ASHKENASIM / Mizrahim
ASHKENAZIM and Mizrahim by Henriette Dahan Kalev
The term ‘Ashkenaz’ meant Germany. It was used in the past mainly in Europe by Jews. ‘Ashkenazim’ referred to German Jews. In Israel the content of the term changed and its content has been extended. It is applied to indicate all the Jews of European or American origin who live in Israel. The transformation and extension in the utilization of the term is related to political, cultural and economic context and marks ethnic struggles between the Ashkenazim and the Mizrahim (in Hebrew, “Orientals”).
Mizrahim is the term applied to Jews of Arab and Moslem countries.

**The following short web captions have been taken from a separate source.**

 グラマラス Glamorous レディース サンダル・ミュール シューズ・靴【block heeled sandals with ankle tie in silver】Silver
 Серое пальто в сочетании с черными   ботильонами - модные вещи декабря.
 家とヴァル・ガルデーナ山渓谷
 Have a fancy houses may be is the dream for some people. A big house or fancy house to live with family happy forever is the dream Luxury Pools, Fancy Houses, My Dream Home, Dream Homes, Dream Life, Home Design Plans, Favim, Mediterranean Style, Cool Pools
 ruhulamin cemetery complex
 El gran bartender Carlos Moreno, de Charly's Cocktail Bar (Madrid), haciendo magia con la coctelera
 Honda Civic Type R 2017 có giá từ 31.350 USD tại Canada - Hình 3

In 1959 in Wadi Salib, an Arab neighborhood in Haifa, and in 1971, and in Mussrara, yet another Arab nationhood in Jerusalem, Jews of Moroccan origin rebelled against racism and their being discriminated against. They accused the Zionist establishment because of their suffering and pointed the accusations in the direction of the Ashkenazim who controlled all the states’ cultural, economic and political institutions. Hashkenazim mostly belonged to the hegemonic groups and Mizrahim were marginalized to poor area. Therefore when Mizrahim employ the term Ashkenazim it often marks a
pejorative sense. Because of the negative connotations that echo from the term ‘Ashkenazim’, it is immediately denied and the person approached as such often responds by stating: “I am not an Ashkenazi, I am an Israeli”.
Henriette Dahan Kalev is the head of the Gender Studies Program in the Faculty of Humanities and Social Sciences at Ben Gurion University.

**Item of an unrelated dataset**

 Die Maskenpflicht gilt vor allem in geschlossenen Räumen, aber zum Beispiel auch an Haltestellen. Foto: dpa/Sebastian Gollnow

Ashkenazim by Rachel Leah Jones
Ashkenazim (Jews of European origin) are Israel’s “white folks.” And like most white folks in a multicultural society, they see themselves as the social norm, and don’t think of themselves in racial or ethnic terms because by now, “aren’t we all Israeli?” After all, Yiddish has been replaced with Hebrew, exile with occupation, the shtetl with the settlement, and old-fashioned irony with post-modern cynicism. But the paradox of whiteness in Israel is that Ashkenazim aren’t exactly “white folks” historically. A story that begins in the Rhineland and ends in the Holy Land (or is it the other way around?), Ashkenaz looks at whiteness in Israel and wonders: how did the “Others” of Europe become the “Europe” of the others?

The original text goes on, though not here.